**Work request:** Below are lines of data; restate word for word those running from the line containing "значимого улучшения |" to the line containing "не гликемического контроля |", inclusive, and no others.

━━━ Record extracts ━━━

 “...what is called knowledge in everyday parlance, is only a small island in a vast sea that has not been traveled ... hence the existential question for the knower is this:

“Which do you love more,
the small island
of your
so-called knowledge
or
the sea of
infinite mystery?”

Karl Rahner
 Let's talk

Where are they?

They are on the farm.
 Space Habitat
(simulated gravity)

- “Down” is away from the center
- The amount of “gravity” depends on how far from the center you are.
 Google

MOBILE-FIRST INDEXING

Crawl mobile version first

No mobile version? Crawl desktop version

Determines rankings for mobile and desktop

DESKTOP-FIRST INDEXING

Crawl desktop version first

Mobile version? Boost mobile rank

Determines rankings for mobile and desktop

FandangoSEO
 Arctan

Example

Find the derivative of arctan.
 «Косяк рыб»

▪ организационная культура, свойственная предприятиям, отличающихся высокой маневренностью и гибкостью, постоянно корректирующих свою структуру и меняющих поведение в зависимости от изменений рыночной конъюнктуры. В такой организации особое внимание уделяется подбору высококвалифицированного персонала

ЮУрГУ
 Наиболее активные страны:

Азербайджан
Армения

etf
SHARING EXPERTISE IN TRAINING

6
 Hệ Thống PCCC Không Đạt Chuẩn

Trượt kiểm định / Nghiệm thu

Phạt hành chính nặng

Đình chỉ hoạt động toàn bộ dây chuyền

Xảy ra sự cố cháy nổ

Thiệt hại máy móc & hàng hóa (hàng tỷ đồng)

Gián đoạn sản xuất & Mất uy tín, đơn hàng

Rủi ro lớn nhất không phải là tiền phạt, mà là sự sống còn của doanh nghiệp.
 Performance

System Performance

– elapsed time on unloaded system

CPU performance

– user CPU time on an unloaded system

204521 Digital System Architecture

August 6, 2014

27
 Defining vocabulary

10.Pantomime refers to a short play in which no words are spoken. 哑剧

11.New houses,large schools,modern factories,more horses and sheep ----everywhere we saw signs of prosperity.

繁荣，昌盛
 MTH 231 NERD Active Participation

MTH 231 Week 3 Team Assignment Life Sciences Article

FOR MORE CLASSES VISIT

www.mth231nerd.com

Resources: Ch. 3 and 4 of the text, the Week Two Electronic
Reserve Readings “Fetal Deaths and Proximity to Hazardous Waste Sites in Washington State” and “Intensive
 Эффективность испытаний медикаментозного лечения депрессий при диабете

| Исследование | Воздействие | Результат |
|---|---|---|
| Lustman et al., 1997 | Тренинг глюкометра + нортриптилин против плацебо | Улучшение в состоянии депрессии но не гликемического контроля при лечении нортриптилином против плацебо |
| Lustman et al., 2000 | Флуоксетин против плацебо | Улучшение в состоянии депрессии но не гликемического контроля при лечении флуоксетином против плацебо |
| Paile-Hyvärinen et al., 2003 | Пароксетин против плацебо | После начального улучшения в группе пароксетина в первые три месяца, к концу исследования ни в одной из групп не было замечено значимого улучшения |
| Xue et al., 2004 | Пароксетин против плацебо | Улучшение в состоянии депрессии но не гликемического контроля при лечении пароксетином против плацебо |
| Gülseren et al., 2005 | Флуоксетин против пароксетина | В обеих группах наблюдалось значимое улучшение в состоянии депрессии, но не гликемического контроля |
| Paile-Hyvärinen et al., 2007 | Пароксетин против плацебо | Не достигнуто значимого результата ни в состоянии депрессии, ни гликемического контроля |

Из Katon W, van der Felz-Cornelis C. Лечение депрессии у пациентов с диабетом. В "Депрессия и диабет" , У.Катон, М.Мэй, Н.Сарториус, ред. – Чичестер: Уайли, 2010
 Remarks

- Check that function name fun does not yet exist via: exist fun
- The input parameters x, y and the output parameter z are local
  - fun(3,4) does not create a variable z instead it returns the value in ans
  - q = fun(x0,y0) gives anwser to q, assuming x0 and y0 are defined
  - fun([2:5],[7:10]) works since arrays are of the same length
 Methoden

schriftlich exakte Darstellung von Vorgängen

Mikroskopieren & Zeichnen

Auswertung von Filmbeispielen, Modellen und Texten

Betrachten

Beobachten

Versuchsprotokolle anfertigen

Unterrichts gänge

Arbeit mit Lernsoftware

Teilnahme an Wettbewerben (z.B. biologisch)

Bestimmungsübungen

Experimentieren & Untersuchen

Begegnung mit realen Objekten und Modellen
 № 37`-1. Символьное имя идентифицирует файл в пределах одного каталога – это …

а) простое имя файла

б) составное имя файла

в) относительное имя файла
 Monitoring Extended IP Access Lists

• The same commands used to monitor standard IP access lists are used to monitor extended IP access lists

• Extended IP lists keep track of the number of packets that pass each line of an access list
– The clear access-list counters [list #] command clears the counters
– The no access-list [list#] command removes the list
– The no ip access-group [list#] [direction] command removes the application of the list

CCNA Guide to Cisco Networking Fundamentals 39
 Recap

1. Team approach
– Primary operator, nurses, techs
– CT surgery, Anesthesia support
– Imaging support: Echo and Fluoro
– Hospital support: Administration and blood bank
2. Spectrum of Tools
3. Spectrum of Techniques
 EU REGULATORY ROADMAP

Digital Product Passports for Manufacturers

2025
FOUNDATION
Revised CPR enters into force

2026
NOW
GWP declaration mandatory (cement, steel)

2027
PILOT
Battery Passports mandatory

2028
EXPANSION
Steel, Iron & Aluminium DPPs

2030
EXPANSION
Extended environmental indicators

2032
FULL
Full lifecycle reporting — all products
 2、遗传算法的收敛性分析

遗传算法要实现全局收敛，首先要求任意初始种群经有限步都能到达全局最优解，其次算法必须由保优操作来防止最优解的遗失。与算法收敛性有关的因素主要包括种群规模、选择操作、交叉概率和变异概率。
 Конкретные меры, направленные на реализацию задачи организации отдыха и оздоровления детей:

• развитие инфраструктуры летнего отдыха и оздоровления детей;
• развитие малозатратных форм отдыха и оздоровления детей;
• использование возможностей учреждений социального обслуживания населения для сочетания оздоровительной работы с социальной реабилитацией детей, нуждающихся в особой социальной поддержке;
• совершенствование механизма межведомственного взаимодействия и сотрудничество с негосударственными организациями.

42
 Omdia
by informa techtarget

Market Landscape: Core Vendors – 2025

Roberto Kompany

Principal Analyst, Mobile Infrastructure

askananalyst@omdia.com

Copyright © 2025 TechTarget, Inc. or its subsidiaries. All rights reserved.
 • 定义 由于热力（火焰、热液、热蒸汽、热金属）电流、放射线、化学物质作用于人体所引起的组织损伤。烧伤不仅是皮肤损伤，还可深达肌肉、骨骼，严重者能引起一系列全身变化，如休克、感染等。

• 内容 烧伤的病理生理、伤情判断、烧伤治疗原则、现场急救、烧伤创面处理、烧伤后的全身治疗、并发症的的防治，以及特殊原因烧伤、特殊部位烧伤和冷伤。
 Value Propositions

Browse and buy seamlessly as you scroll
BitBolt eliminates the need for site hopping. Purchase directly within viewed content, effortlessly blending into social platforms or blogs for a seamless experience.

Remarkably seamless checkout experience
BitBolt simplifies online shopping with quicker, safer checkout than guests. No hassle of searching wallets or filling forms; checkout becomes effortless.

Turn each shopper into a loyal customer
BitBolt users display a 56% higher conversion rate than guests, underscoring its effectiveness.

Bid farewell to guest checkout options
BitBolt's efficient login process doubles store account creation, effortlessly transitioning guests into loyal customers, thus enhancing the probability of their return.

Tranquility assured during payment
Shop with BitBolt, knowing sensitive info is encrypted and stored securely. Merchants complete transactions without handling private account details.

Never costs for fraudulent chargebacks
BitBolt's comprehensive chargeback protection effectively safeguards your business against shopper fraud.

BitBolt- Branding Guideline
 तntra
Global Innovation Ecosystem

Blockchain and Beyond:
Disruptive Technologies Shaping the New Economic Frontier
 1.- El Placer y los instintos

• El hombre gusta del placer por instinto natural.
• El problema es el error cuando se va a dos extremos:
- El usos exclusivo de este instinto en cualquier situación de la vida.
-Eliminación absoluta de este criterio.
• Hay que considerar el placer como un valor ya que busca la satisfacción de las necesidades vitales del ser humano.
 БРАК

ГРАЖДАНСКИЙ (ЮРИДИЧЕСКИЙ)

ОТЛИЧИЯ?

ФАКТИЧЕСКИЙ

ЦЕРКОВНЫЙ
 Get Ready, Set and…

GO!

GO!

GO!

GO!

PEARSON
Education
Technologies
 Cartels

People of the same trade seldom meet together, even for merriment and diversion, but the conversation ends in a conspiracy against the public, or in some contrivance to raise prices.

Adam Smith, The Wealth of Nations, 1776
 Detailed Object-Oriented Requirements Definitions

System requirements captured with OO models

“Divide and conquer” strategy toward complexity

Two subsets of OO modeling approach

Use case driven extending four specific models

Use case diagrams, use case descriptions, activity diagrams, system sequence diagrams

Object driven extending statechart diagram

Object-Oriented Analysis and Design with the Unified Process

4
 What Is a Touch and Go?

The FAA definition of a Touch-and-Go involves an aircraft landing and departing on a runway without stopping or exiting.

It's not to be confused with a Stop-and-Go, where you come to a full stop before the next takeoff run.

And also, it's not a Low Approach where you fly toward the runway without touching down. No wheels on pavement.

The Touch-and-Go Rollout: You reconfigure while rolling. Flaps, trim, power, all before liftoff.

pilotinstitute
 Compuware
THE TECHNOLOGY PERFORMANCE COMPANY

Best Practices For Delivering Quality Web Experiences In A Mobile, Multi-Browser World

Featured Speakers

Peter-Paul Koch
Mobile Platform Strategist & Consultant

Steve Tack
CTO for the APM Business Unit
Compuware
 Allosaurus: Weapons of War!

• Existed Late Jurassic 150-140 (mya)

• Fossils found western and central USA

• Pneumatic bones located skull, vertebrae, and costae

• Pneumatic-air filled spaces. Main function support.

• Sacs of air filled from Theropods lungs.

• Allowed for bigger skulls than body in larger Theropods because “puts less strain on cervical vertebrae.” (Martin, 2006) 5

━━━

**The completed task:**
| Paile-Hyvärinen et al., 2003 | Пароксетин против плацебо | После начального улучшения в группе пароксетина в первые три месяца, к концу исследования ни в одной из групп не было замечено значимого улучшения |
| Xue et al., 2004 | Пароксетин против плацебо | Улучшение в состоянии депрессии но не гликемического контроля при лечении пароксетином против плацебо |
| Gülseren et al., 2005 | Флуоксетин против пароксетина | В обеих группах наблюдалось значимое улучшение в состоянии депрессии, но не гликемического контроля |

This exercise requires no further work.